● WHAT IS NEEDED
Copy out every one of the following lines word for word, leaving nothing out and changing nothing.
** Begin EXCERPTED DATA **
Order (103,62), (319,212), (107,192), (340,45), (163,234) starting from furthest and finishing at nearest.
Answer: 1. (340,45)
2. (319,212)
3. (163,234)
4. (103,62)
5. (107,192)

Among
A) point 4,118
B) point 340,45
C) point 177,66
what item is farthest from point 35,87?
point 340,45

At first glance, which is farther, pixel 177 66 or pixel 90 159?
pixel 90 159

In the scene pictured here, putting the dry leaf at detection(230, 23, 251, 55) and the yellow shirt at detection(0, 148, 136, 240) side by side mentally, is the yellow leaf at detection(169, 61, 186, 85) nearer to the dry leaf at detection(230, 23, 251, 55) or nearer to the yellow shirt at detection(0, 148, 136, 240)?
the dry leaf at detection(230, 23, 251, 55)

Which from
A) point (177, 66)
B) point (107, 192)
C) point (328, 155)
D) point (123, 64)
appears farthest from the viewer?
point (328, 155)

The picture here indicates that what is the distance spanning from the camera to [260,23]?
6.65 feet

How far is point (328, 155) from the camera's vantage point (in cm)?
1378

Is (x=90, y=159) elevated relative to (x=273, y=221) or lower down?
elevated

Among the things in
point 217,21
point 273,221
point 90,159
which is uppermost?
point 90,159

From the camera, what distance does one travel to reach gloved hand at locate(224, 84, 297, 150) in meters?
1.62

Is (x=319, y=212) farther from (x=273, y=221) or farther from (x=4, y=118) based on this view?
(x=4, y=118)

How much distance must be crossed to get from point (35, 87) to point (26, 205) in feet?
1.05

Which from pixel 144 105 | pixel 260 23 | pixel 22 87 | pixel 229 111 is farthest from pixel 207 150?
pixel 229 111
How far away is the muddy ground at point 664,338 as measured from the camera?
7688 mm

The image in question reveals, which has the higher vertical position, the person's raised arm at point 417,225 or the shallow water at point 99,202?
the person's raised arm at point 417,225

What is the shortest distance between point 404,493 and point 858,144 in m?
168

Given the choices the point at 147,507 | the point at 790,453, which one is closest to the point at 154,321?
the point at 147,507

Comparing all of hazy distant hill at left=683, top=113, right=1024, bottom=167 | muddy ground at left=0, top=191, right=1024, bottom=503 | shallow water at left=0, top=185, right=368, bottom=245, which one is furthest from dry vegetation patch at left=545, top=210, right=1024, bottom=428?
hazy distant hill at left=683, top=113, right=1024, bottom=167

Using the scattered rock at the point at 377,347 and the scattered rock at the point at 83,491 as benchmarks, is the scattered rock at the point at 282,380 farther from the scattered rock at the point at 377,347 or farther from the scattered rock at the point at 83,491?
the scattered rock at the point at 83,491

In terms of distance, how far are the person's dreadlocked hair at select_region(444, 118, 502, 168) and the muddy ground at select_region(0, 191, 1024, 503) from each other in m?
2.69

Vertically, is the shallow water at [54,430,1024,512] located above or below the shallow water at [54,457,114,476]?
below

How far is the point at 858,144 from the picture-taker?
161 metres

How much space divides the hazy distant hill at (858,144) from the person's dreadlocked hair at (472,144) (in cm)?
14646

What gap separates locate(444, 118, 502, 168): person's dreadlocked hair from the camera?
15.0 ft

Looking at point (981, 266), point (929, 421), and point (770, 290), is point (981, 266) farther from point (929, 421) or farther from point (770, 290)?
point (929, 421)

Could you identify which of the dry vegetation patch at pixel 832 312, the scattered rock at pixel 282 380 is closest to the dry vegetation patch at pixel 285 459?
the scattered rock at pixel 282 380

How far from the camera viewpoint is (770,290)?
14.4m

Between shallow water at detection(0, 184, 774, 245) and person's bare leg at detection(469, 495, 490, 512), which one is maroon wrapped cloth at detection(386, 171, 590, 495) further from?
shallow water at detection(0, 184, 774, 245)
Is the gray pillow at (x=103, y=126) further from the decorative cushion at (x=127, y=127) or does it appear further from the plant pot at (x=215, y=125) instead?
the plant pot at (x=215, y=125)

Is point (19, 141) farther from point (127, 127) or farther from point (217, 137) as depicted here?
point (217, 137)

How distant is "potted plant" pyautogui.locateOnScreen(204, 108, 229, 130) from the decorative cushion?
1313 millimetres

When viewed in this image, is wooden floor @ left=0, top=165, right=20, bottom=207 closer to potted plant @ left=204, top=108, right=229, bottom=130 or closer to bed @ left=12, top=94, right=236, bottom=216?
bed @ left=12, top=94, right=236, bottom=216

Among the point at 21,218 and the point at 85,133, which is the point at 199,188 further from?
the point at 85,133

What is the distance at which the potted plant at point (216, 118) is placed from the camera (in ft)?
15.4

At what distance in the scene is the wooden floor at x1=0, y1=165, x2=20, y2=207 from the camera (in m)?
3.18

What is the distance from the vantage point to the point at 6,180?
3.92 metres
** End EXCERPTED DATA **
● RESULT
Order (103,62), (319,212), (107,192), (340,45), (163,234) starting from furthest and finishing at nearest.
Answer: 1. (340,45)
2. (319,212)
3. (163,234)
4. (103,62)
5. (107,192)

Among
A) point 4,118
B) point 340,45
C) point 177,66
what item is farthest from point 35,87?
point 340,45

At first glance, which is farther, pixel 177 66 or pixel 90 159?
pixel 90 159

In the scene pictured here, putting the dry leaf at detection(230, 23, 251, 55) and the yellow shirt at detection(0, 148, 136, 240) side by side mentally, is the yellow leaf at detection(169, 61, 186, 85) nearer to the dry leaf at detection(230, 23, 251, 55) or nearer to the yellow shirt at detection(0, 148, 136, 240)?
the dry leaf at detection(230, 23, 251, 55)

Which from
A) point (177, 66)
B) point (107, 192)
C) point (328, 155)
D) point (123, 64)
appears farthest from the viewer?
point (328, 155)

The picture here indicates that what is the distance spanning from the camera to [260,23]?
6.65 feet

How far is point (328, 155) from the camera's vantage point (in cm)?
1378

Is (x=90, y=159) elevated relative to (x=273, y=221) or lower down?
elevated

Among the things in
point 217,21
point 273,221
point 90,159
which is uppermost?
point 90,159

From the camera, what distance does one travel to reach gloved hand at locate(224, 84, 297, 150) in meters?
1.62

Is (x=319, y=212) farther from (x=273, y=221) or farther from (x=4, y=118) based on this view?
(x=4, y=118)

How much distance must be crossed to get from point (35, 87) to point (26, 205) in feet?
1.05

Which from pixel 144 105 | pixel 260 23 | pixel 22 87 | pixel 229 111 is farthest from pixel 207 150?
pixel 229 111
How far away is the muddy ground at point 664,338 as measured from the camera?
7688 mm

The image in question reveals, which has the higher vertical position, the person's raised arm at point 417,225 or the shallow water at point 99,202?
the person's raised arm at point 417,225

What is the shortest distance between point 404,493 and point 858,144 in m?
168

Given the choices the point at 147,507 | the point at 790,453, which one is closest to the point at 154,321?
the point at 147,507

Comparing all of hazy distant hill at left=683, top=113, right=1024, bottom=167 | muddy ground at left=0, top=191, right=1024, bottom=503 | shallow water at left=0, top=185, right=368, bottom=245, which one is furthest from dry vegetation patch at left=545, top=210, right=1024, bottom=428?
hazy distant hill at left=683, top=113, right=1024, bottom=167

Using the scattered rock at the point at 377,347 and the scattered rock at the point at 83,491 as benchmarks, is the scattered rock at the point at 282,380 farther from the scattered rock at the point at 377,347 or farther from the scattered rock at the point at 83,491?
the scattered rock at the point at 83,491

In terms of distance, how far are the person's dreadlocked hair at select_region(444, 118, 502, 168) and the muddy ground at select_region(0, 191, 1024, 503) from each other in m?
2.69

Vertically, is the shallow water at [54,430,1024,512] located above or below the shallow water at [54,457,114,476]?
below

How far is the point at 858,144 from the picture-taker?
161 metres

How much space divides the hazy distant hill at (858,144) from the person's dreadlocked hair at (472,144) (in cm)?
14646

What gap separates locate(444, 118, 502, 168): person's dreadlocked hair from the camera?
15.0 ft

Looking at point (981, 266), point (929, 421), and point (770, 290), is point (981, 266) farther from point (929, 421) or farther from point (770, 290)?
point (929, 421)

Could you identify which of the dry vegetation patch at pixel 832 312, the scattered rock at pixel 282 380 is closest to the dry vegetation patch at pixel 285 459?
the scattered rock at pixel 282 380

How far from the camera viewpoint is (770,290)?
14.4m

Between shallow water at detection(0, 184, 774, 245) and person's bare leg at detection(469, 495, 490, 512), which one is maroon wrapped cloth at detection(386, 171, 590, 495) further from?
shallow water at detection(0, 184, 774, 245)
Is the gray pillow at (x=103, y=126) further from the decorative cushion at (x=127, y=127) or does it appear further from the plant pot at (x=215, y=125) instead?
the plant pot at (x=215, y=125)

Is point (19, 141) farther from point (127, 127) or farther from point (217, 137) as depicted here?
point (217, 137)

How distant is "potted plant" pyautogui.locateOnScreen(204, 108, 229, 130) from the decorative cushion?
1313 millimetres

When viewed in this image, is wooden floor @ left=0, top=165, right=20, bottom=207 closer to potted plant @ left=204, top=108, right=229, bottom=130 or closer to bed @ left=12, top=94, right=236, bottom=216?
bed @ left=12, top=94, right=236, bottom=216

Among the point at 21,218 and the point at 85,133, which is the point at 199,188 further from?
the point at 85,133

What is the distance at which the potted plant at point (216, 118) is placed from the camera (in ft)?
15.4

At what distance in the scene is the wooden floor at x1=0, y1=165, x2=20, y2=207 from the camera (in m)?
3.18

What is the distance from the vantage point to the point at 6,180?
3.92 metres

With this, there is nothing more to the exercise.